**Excerpt provided**
--------------------------------

I was studying for some quizzes when a wild question apperas. It goes like this:
A particle travels in a straight line with a constant acceleration of 3 meters per second per second. If the velocity of the particle is
10 meters per second at the time 2 seconds, how far does the particle travel during time interval when its velocity increases from 4 meters per
second to 10 meters per second?
My work
The given was acceleration $a$ of 3 meters per second per second and the velocity of the particle is 10 meters per second at the time 2 seconds.
With that in mind, I get the integral of $a$ to get the velocity $v$.
$$v = \int a = \int\frac{dv}{dt} = \int 3 = 3t + C$$
Since the velocity of the particle is 10 meters per second at the time 2 seconds, we can now get the value of $C$:
$$ v = 3t + C$$
$$(10) = 3(2) + C$$
$$C = 4$$
So…the equation of velocity is $v = 3t + 4$
The distance $s$ travelled is the integral of speed $v$, so….
$$s = \int \frac{ds}{dt} = \int v = \int 3t + 4 = \frac{3t^2}{2} + 4t + C $$
Now this is my problem…..there is another given that when its velocity increses from 4 meters per second to 10 meters per second, and asking what might be the distance travelled while this acceleration happened.
With the equation I got now $\left( \frac{3t^2}{2} + 4t + C\right) $, I don't think I could proceed because of this additional information.
How do you answer the above question?
Best Answer
$v=v_0+at$ since when $t=2$s we have $v=10$m/s then $v_0=4$m/s
So it took $2$s to increase from $4$m/s to $10$m/s
According to the formula
$s=\dfrac{1}{2}at^2+v_0t$
we plug the data and get
$s=14$m
Hope this helps

--------------------------------

**Required actions**
1 – Using the thread above, answer the following:
(a) What constant acceleration does the problem state for the particle?
(b) What value does the poster find for the constant C in the velocity equation?
(c) According to the best answer, how many seconds does it take the velocity to increase from 4 meters per second to 10 meters per second?
2 – Quote the thread word for word, beginning at the words "With the equation" and stopping after "the above question?".

[Questions about scene geometry]
--------------------------------

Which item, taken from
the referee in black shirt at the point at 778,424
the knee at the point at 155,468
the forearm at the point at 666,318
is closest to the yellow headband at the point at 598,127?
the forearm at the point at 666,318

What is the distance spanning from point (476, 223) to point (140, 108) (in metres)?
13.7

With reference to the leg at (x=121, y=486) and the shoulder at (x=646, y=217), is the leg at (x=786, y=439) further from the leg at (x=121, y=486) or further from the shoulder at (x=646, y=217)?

--------------------------------

**Answers for this exercise**
1 –
(a) 3 meters per second per second
(b) 4
(c) 2 seconds

2 –
With the equation I got now $\left( \frac{3t^2}{2} + 4t + C\right) $, I don't think I could proceed because of this additional information.
How do you answer the above question?